In front of the March earnings season we are cautious. So far most companies are saying the same thing, essentially that business was good in January and February, but fell off a cliff in March and the ground is nowhere in sight. They are pulling their guidance for 2020 because they don’t have any conviction where financial figures will land. We think this could put the market rally in late March and early April at risk.

Thus, for now, we remain overweight in companies that benefit from pandemic conditions whose share prices have already performed well. As they report strong earnings, we think their shares will continue to lead the market. We think wise investors, however, should take advantage of the opportunities presented in a bear market and rebalance. We have already started to sell some shares of defensive healthcare companies to fund the purchase of cheap high-quality cyclicals.  Over the June quarter we will likely rotate more of the portfolio out of COVID beneficiaries and into high-quality companies selling at large discounts. That is our plan.

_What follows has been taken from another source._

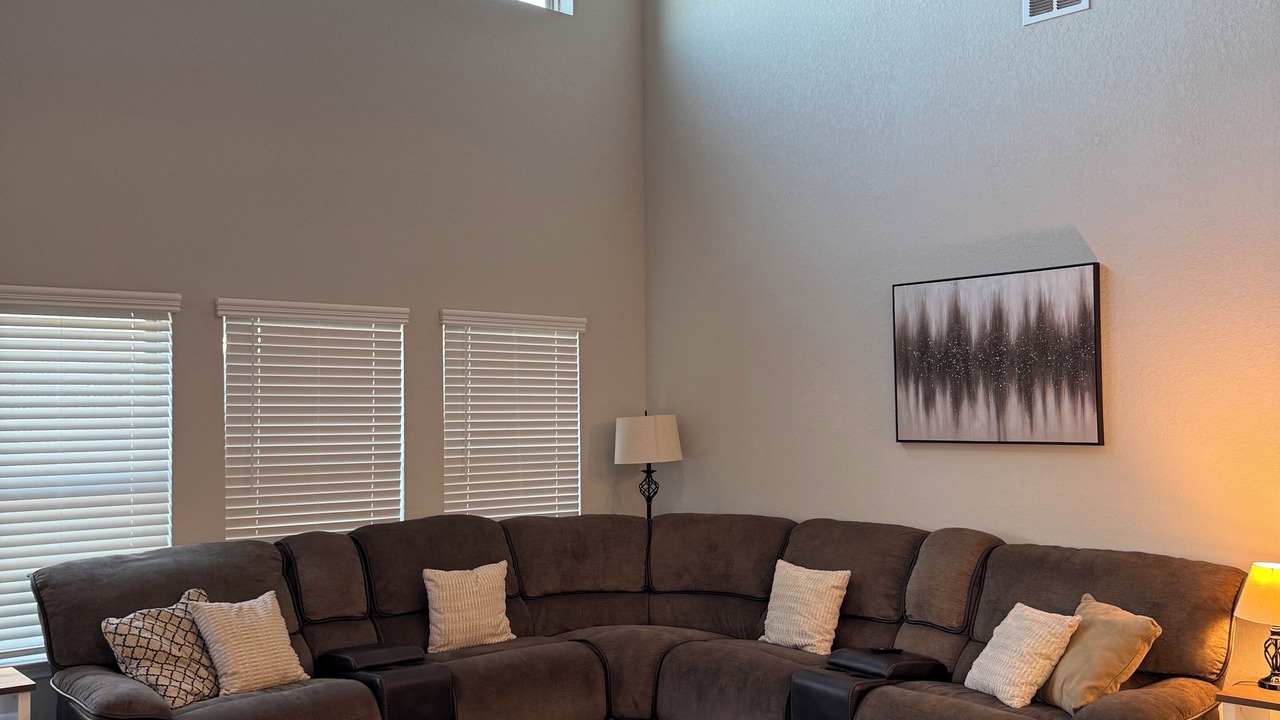 Photo of Bedroom in San Antonio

At Seven Canyons Advisors we are committed to true small cap investing. We prioritize performance over asset gathering. We will cap our funds early to remain structurally more agile than our competition. We think that we have the experience and the right business model to deliver market beating returns for our shareholders over the long term.

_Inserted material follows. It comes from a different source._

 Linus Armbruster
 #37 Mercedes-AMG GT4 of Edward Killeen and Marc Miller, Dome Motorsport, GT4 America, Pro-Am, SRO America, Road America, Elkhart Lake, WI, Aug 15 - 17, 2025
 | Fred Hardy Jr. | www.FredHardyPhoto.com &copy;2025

Thank you for giving us the opportunity to manage your money.

DEFINITIONS

Earnings before interest, tax, depreciation and amortization (EBITDA) is a measure of a company’s operating performance

Net Debt-to-EBITDA ratio is a measurement of leverage, calculated as a company’s interest-bearing liabilities minus cash or cash equivalents, divided by its EBITDA

The World Innovators Fund seeks to provide long-term capital growth by investing primarily in domestic and foreign growth companies that we believe are innovators in their respective sectors or industries.”

All investing involves risk. Investments in securities of foreign companies involve additional risks, including less liquidity, currency-rate fluctuations, political and economic instability and differences in financial reporting standards and securities market regulation. Investing in small and micro-cap funds will be more volatile and loss of principal could be greater than investing in large cap or more diversified funds.

Past performance is not indicative of future performance and current performance may be lower or higher than the data quoted. The gross fee for the fund is 1.95% for both retail and institutional. For the most recent month-end performance data, visit www.sevencanyonsadvisors.com. Investment returns and principal value will fluctuate and shares, when redeemed, may be worth more or less than their original cost.